The Threat Of False Positives

11.06.2019

By Urkund

Plagiarism is an ever-present threat to academic integrity and original thinking. If you do not quote and reference correctly, research that has previously been done cannot be identified properly and academia would most likely be engulfed in constant fights over who came up with what. Plagiarism detection systems are therefore a helpful and crucial addition to all institutions creating knowledge. They also help us saving by automatically flagging suspected cases of plagiarism.

However, finding potential plagiarism in long texts, essays or even doctoral thesis can be tricky. A common threat in the fight against plagiarism is to not recognise so-called “false positives” and to underestimate their importance. So, keep on reading to learn more about what false positives are all about and why they are a big deal.

False positives are by definition something everyone wants to avoid, as it means that a result of a condition is shown but not true. When it comes to false positives in text comparison, it is, however, something created entirely by plagiarism detection systems.

Just have a look at the following examples in which the red text marks a matching text.

  • ”Salt and pepper”<>”Cats and dogs” – 33%
  • ”Three men in a boat” <> ”Life in a Medieval City” – 40%
  • The Adventures of Tom Sawyer” <> ”The Adventures of Sherlock Holmes” – 60%

Often the amount of matching text in a document is illustrated by a percentage. Which means that the higher the percentage, the higher the likelihood of plagiarism. Or so it may seem. As shown in the examples above, counting all findings, such as words like “and” or “in a” means while the percentage of overall detected plagiarism actually rises, its relevance drops. That effect of displaying common words as potential plagiarism is what we refer to as false positives. A lot of times, false positives are “caused” by words that are extremely common in the specific language rather than complicated conjunctions and appositions. The truth is that once we leave the 100% similarity mark, the lines become blurred. Because how do you calculate the relevance of the different words that make up a text and translate it into a percentage?

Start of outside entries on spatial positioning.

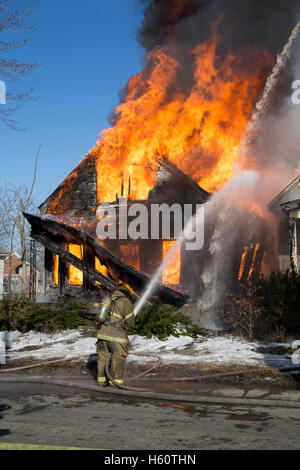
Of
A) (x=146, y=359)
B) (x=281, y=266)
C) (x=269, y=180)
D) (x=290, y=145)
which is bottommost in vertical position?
(x=146, y=359)

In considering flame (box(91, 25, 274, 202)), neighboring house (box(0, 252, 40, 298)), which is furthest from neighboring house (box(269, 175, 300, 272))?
neighboring house (box(0, 252, 40, 298))

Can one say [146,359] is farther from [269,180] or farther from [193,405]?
[269,180]

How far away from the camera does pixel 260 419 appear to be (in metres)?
5.22

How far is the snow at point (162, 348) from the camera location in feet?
31.1

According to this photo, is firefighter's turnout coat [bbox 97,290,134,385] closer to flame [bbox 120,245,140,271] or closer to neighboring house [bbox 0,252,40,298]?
flame [bbox 120,245,140,271]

Showing all matching texts and findings causes clutter, confusion, and risks taking the attention from actual cases of plagiarism. It’s basically like googling the phrase “I don’t know” where you’ll simply be swamped with results. Try it. (It will give you around 7 billion search results). Or think about the phrase “This page is intentionally left blank”. Would this match even make sense to see in a plagiarism report? False positives also cause you to spend more time than necessary on having to go through findings and could eventually lead to a wrong judgement of the student in question. What’s probably even worse is that it undermines the utilisation of and trust in plagiarism detection software altogether. If you spend enough time sifting through false positives the frustration will most probably have you give up on your efforts to assess the level of real plagiarism in the text you are reviewing.

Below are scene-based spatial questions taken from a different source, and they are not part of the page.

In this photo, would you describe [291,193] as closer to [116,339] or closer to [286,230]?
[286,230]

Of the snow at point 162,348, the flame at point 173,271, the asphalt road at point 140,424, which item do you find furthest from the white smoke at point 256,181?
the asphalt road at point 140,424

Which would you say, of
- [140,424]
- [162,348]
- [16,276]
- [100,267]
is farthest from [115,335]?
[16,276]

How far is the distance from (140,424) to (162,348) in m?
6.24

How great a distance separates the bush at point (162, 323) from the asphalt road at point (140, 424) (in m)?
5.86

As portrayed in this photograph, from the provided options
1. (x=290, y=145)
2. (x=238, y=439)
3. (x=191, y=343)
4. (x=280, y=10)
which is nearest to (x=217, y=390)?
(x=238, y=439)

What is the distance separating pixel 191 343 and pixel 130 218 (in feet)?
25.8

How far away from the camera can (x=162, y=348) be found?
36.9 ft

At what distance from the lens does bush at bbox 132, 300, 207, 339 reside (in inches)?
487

False positives are a more common threat to originality than we think they are, and we need to address it properly. One way to minimise false positives is by using machine learning algorithms that improve over time, learning how to recognise what a relevant text matching is and what it isn’t. In the end, we should all understand that technology is here to help and support us to make more informed decisions limiting cluttered and irrelevant data along the way. Because no matter the tools, the decision itself always needs to be made by us.